(Collected data)
··········

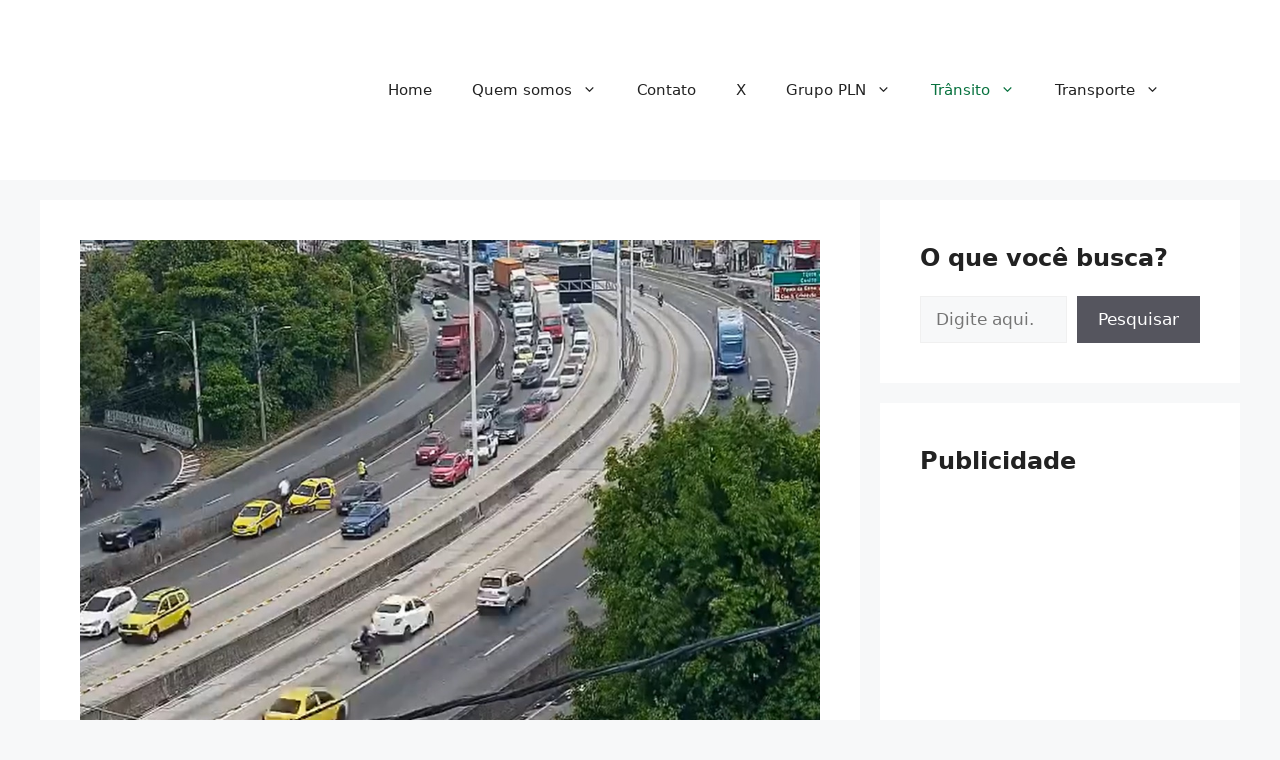

--- FILE ---
content_type: text/html; charset=utf-8
request_url: https://www.google.com/recaptcha/api2/aframe
body_size: 260
content:
<!DOCTYPE HTML><html><head><meta http-equiv="content-type" content="text/html; charset=UTF-8"></head><body><script nonce="xVzciTN7bVwUC7G0OBf1Kw">/** Anti-fraud and anti-abuse applications only. See google.com/recaptcha */ try{var clients={'sodar':'https://pagead2.googlesyndication.com/pagead/sodar?'};window.addEventListener("message",function(a){try{if(a.source===window.parent){var b=JSON.parse(a.data);var c=clients[b['id']];if(c){var d=document.createElement('img');d.src=c+b['params']+'&rc='+(localStorage.getItem("rc::a")?sessionStorage.getItem("rc::b"):"");window.document.body.appendChild(d);sessionStorage.setItem("rc::e",parseInt(sessionStorage.getItem("rc::e")||0)+1);localStorage.setItem("rc::h",'1769530350755');}}}catch(b){}});window.parent.postMessage("_grecaptcha_ready", "*");}catch(b){}</script></body></html>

··········

## [Task description]
Leave the images out and give the rest of the data again exactly.

## [Your solution]
--- FILE ---
content_type: text/html; charset=utf-8
request_url: https://www.google.com/recaptcha/api2/aframe
body_size: 260
content:
<!DOCTYPE HTML><html><head><meta http-equiv="content-type" content="text/html; charset=UTF-8"></head><body><script nonce="xVzciTN7bVwUC7G0OBf1Kw">/** Anti-fraud and anti-abuse applications only. See google.com/recaptcha */ try{var clients={'sodar':'https://pagead2.googlesyndication.com/pagead/sodar?'};window.addEventListener("message",function(a){try{if(a.source===window.parent){var b=JSON.parse(a.data);var c=clients[b['id']];if(c){var d=document.createElement('img');d.src=c+b['params']+'&rc='+(localStorage.getItem("rc::a")?sessionStorage.getItem("rc::b"):"");window.document.body.appendChild(d);sessionStorage.setItem("rc::e",parseInt(sessionStorage.getItem("rc::e")||0)+1);localStorage.setItem("rc::h",'1769530350755');}}}catch(b){}});window.parent.postMessage("_grecaptcha_ready", "*");}catch(b){}</script></body></html>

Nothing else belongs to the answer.